Por: Alejandra Castillo | 06.01.2016
Fraser afirma que la teoría feminista tiende a seguir el espíritu de los tiempos: en los setenta era marxista, en los ochenta era lacaniana, en los noventa era cultural, hoy es neoliberal, habiendo “perdido incluso, sus vínculos históricos con el marxismo, y con la teoría social y la economía política más en general”.

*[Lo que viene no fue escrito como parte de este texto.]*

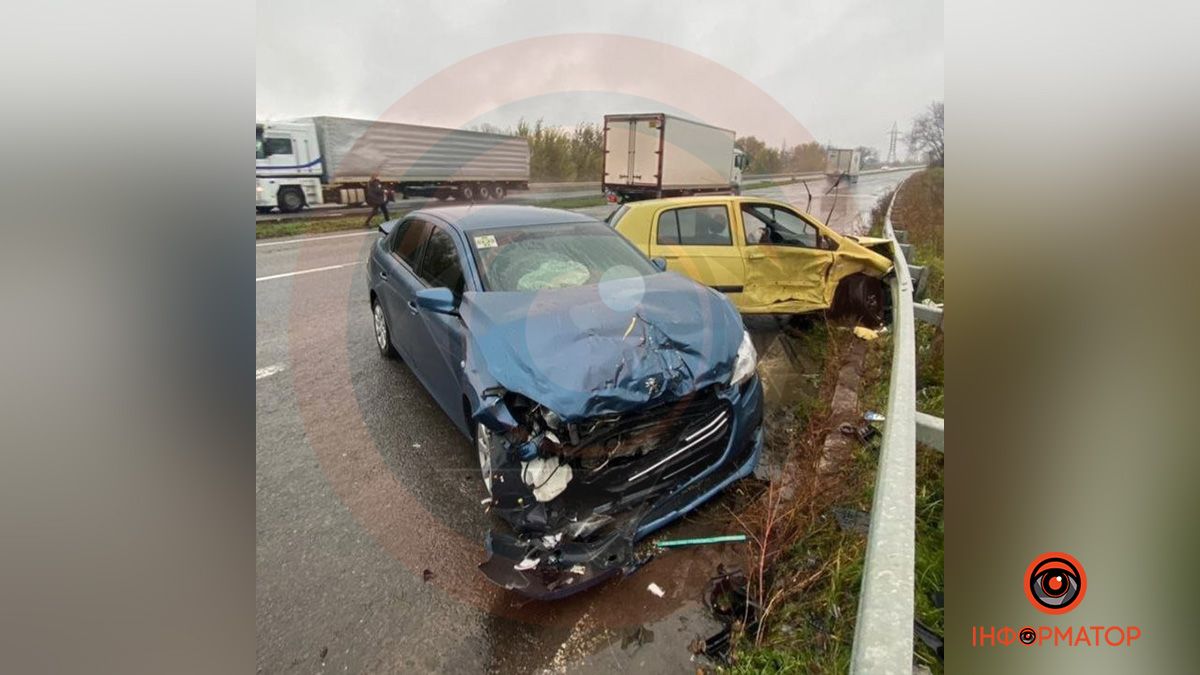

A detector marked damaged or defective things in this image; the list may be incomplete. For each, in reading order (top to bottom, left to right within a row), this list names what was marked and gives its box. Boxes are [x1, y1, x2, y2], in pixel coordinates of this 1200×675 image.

yellow car damaged side [609, 192, 892, 312]
rust stain on yellow car [609, 192, 892, 312]
broken headlight [724, 329, 753, 386]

Hace ya varios años, Nancy Fraser en su libro Iustitia interrupta (1997) llamaba la atención sobre la “condición postsocialista”. Condición que tendría como escenario la caída del Muro de Berlín y como efecto la pérdida de credibilidad de un proyecto emancipatorio de amplios alcances. La crisis y caída de la izquierda para Fraser sería, en parte, resultado de la eficacia con que la propia izquierda cuestionó el marco universalista, masculino y europeo que la sostenía. De la eficacia de aquella crítica se habrían bifurcado dos tipos de políticas: unas orientadas a la redistribución y otras orientadas al reconocimiento. Rota la fantasía ideológica que daba unidad y coherencia a la izquierda no quedaba más que atrincherarse, ya sea en políticas de clase, ya sea en políticas de identidad; políticas sociales o políticas culturales. Realizadas estas distinciones, Fraser advertía que estas alternativas siempre se presentaron como mutuamente excluyentes: debemos elegir entre la igualdad social o el multiculturalismo, entre la redistribución o el reconocimiento.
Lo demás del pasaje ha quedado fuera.